Excerpt »

|---|

What, is she like a speaking Amélie, most annoying movie character of 2001 (Phantom Menace was 1999)?

No.

Amelie is one of my all-time favorite movies & characters.

So BITE ME, Josh!!!

By the way, while Amelie was an uplifting movie, the character of Amelie was a lonely & often sad person searching for happiness. In other words, if you saw Amelie, read MA's review & then thought about it for a second, then you would have known it was a stupid question.

Not cool, Scott. Behave like a grownup, or don't bother commenting.

The joy of spending two hours with Poppy (and the film as a whole) is the realization that first impressions count for nothing. Much like the guy in the book store at the beginning I'd shy away from such a forceful personality if she were to cross my path, but by the end of the film I was ready to be her best friend.

I won’t tell you where the situation with Scott goes, but it’s probably not anywhere you’d expect.

|---|

Work instructions »
1. From the film discussion, return the part that opens with the words containing "Amelie is one" and closes with "her best friend.".
2. Shorten the paragraph of the film discussion that starts "The joy of spending two hours with Poppy" while keeping its main facts.

|---|

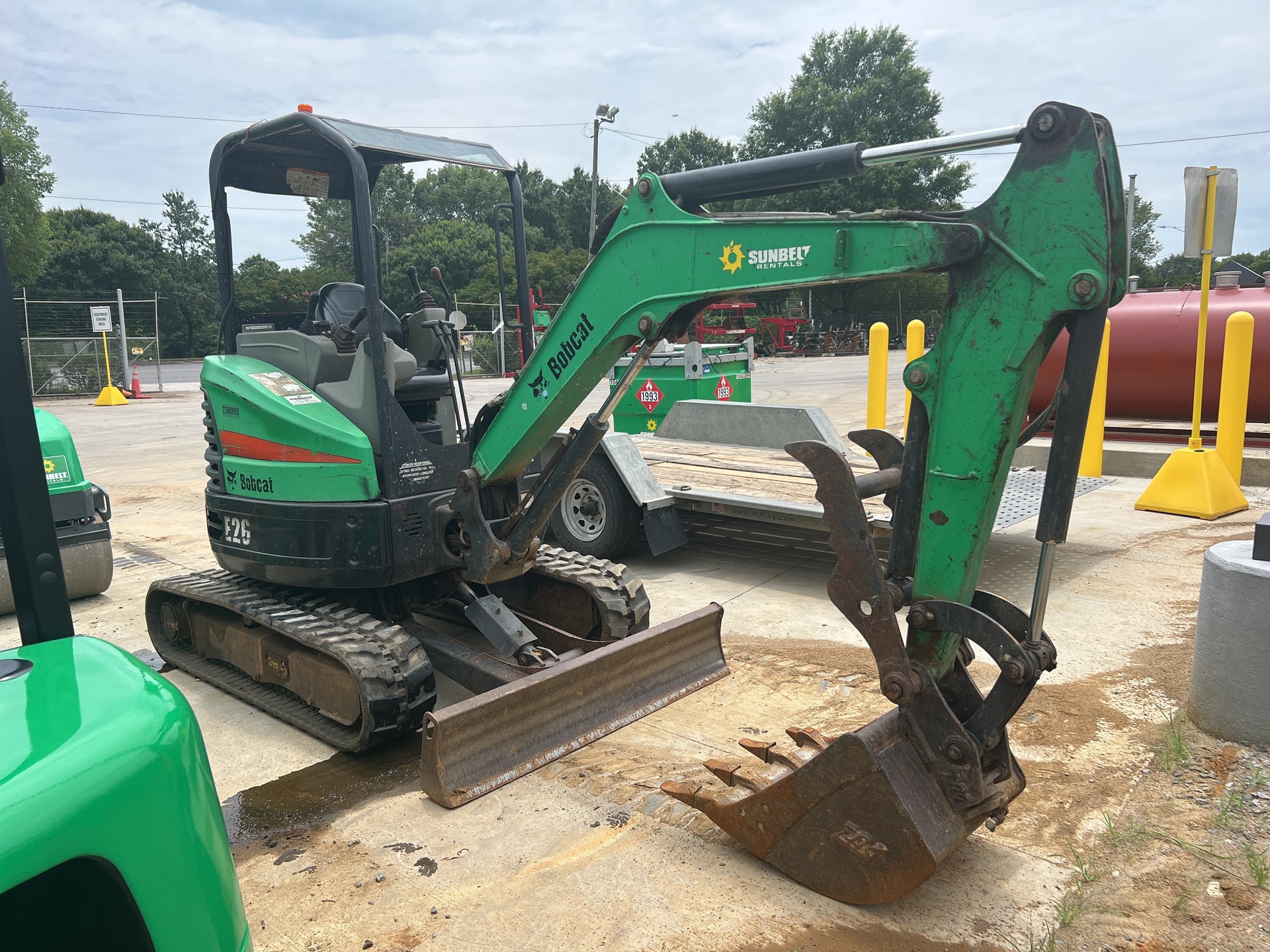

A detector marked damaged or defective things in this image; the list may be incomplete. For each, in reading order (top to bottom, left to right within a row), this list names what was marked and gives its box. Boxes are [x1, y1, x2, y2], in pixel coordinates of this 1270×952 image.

rusty blade edge [424, 604, 731, 807]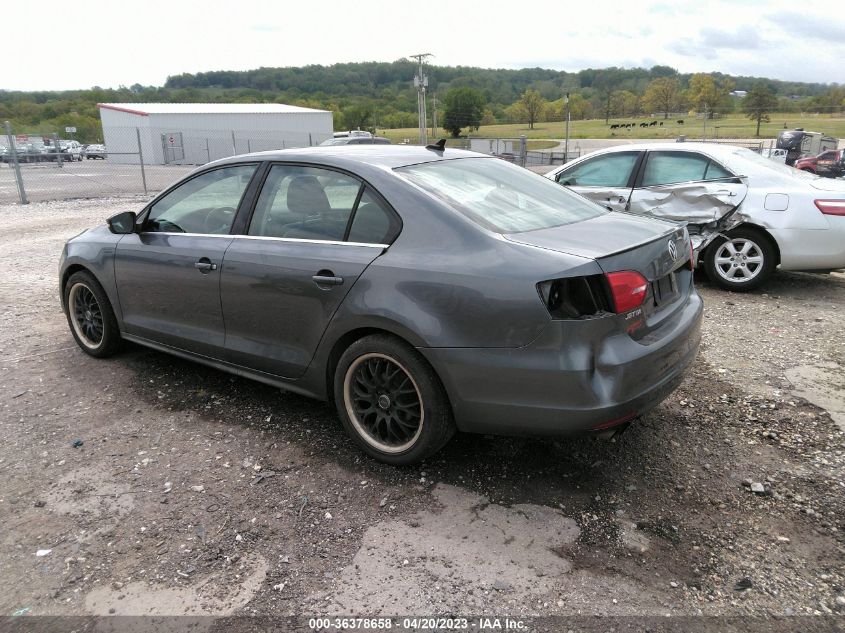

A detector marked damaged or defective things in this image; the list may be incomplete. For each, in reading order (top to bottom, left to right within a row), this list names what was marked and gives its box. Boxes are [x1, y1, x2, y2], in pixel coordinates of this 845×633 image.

dent on rear quarter panel [61, 226, 124, 320]
damaged rear of white sedan [544, 142, 844, 290]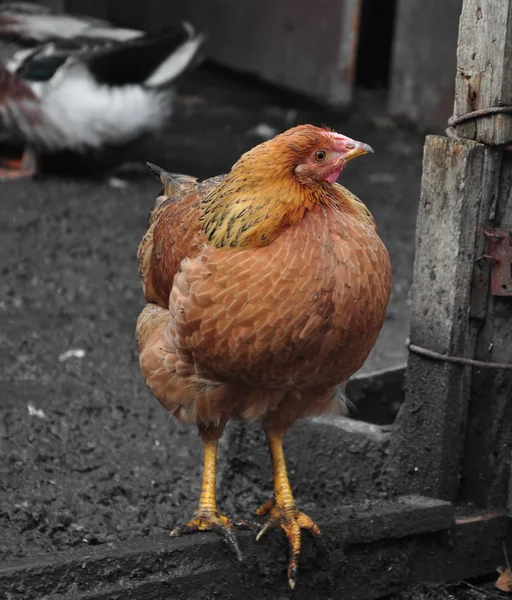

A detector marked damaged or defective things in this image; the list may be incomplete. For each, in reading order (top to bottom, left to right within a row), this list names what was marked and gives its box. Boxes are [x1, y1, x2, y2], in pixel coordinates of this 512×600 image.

|---|

Answers below »
1.
Amelie is one of my all-time favorite movies & characters.

So BITE ME, Josh!!!

By the way, while Amelie was an uplifting movie, the character of Amelie was a lonely & often sad person searching for happiness. In other words, if you saw Amelie, read MA's review & then thought about it for a second, then you would have known it was a stupid question.

Not cool, Scott. Behave like a grownup, or don't bother commenting.

The joy of spending two hours with Poppy (and the film as a whole) is the realization that first impressions count for nothing. Much like the guy in the book store at the beginning I'd shy away from such a forceful personality if she were to cross my path, but by the end of the film I was ready to be her best friend.

2. Spending two hours with Poppy, and with the film, shows that first impressions count for nothing. Like the guy in the book store at the start, I would shy away from such a forceful personality, but by the film's end I was ready to be her best friend.